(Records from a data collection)
******************************
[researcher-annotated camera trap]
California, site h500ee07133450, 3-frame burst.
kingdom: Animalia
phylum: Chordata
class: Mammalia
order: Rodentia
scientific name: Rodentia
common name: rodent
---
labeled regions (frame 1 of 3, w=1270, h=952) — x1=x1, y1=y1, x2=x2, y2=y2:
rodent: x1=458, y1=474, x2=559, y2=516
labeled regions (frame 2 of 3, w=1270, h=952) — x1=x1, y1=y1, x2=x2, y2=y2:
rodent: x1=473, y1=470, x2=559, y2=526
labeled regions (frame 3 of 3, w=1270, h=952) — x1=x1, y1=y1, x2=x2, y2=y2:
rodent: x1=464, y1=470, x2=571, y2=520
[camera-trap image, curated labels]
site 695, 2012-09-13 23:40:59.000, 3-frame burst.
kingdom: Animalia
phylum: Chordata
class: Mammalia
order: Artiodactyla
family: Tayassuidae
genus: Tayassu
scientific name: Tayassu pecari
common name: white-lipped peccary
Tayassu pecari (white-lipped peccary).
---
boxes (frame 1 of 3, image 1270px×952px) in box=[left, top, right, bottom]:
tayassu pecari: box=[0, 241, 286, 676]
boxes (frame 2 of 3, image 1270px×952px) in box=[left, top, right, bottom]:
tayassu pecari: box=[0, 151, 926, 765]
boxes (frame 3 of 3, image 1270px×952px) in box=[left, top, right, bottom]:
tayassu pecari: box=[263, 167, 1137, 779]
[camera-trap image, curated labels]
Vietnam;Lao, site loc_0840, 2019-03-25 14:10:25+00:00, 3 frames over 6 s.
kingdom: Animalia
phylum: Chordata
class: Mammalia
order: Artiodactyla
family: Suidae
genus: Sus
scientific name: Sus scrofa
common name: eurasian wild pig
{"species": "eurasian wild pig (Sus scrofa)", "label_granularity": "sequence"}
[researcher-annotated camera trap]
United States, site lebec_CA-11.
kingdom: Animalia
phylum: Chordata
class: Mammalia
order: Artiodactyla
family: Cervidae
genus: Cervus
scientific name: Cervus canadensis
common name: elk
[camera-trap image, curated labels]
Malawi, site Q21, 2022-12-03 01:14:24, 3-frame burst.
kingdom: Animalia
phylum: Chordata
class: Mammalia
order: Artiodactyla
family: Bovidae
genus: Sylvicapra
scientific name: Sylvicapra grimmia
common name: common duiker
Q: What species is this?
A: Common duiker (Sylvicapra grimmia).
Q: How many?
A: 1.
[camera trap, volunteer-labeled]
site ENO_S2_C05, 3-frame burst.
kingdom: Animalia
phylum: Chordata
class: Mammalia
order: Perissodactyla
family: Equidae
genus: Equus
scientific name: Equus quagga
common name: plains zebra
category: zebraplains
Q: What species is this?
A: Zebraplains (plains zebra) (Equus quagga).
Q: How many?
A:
******************************
* [What you need to do] What is needed is an exact, complete copy of the entries above.

* [Task result]
[researcher-annotated camera trap]
California, site h500ee07133450, 3-frame burst.
kingdom: Animalia
phylum: Chordata
class: Mammalia
order: Rodentia
scientific name: Rodentia
common name: rodent
---
labeled regions (frame 1 of 3, w=1270, h=952) — x1=x1, y1=y1, x2=x2, y2=y2:
rodent: x1=458, y1=474, x2=559, y2=516
labeled regions (frame 2 of 3, w=1270, h=952) — x1=x1, y1=y1, x2=x2, y2=y2:
rodent: x1=473, y1=470, x2=559, y2=526
labeled regions (frame 3 of 3, w=1270, h=952) — x1=x1, y1=y1, x2=x2, y2=y2:
rodent: x1=464, y1=470, x2=571, y2=520
[camera-trap image, curated labels]
site 695, 2012-09-13 23:40:59.000, 3-frame burst.
kingdom: Animalia
phylum: Chordata
class: Mammalia
order: Artiodactyla
family: Tayassuidae
genus: Tayassu
scientific name: Tayassu pecari
common name: white-lipped peccary
Tayassu pecari (white-lipped peccary).
---
boxes (frame 1 of 3, image 1270px×952px) in box=[left, top, right, bottom]:
tayassu pecari: box=[0, 241, 286, 676]
boxes (frame 2 of 3, image 1270px×952px) in box=[left, top, right, bottom]:
tayassu pecari: box=[0, 151, 926, 765]
boxes (frame 3 of 3, image 1270px×952px) in box=[left, top, right, bottom]:
tayassu pecari: box=[263, 167, 1137, 779]
[camera-trap image, curated labels]
Vietnam;Lao, site loc_0840, 2019-03-25 14:10:25+00:00, 3 frames over 6 s.
kingdom: Animalia
phylum: Chordata
class: Mammalia
order: Artiodactyla
family: Suidae
genus: Sus
scientific name: Sus scrofa
common name: eurasian wild pig
{"species": "eurasian wild pig (Sus scrofa)", "label_granularity": "sequence"}
[researcher-annotated camera trap]
United States, site lebec_CA-11.
kingdom: Animalia
phylum: Chordata
class: Mammalia
order: Artiodactyla
family: Cervidae
genus: Cervus
scientific name: Cervus canadensis
common name: elk
[camera-trap image, curated labels]
Malawi, site Q21, 2022-12-03 01:14:24, 3-frame burst.
kingdom: Animalia
phylum: Chordata
class: Mammalia
order: Artiodactyla
family: Bovidae
genus: Sylvicapra
scientific name: Sylvicapra grimmia
common name: common duiker
Q: What species is this?
A: Common duiker (Sylvicapra grimmia).
Q: How many?
A: 1.
[camera trap, volunteer-labeled]
site ENO_S2_C05, 3-frame burst.
kingdom: Animalia
phylum: Chordata
class: Mammalia
order: Perissodactyla
family: Equidae
genus: Equus
scientific name: Equus quagga
common name: plains zebra
category: zebraplains
Q: What species is this?
A: Zebraplains (plains zebra) (Equus quagga).
Q: How many?
A:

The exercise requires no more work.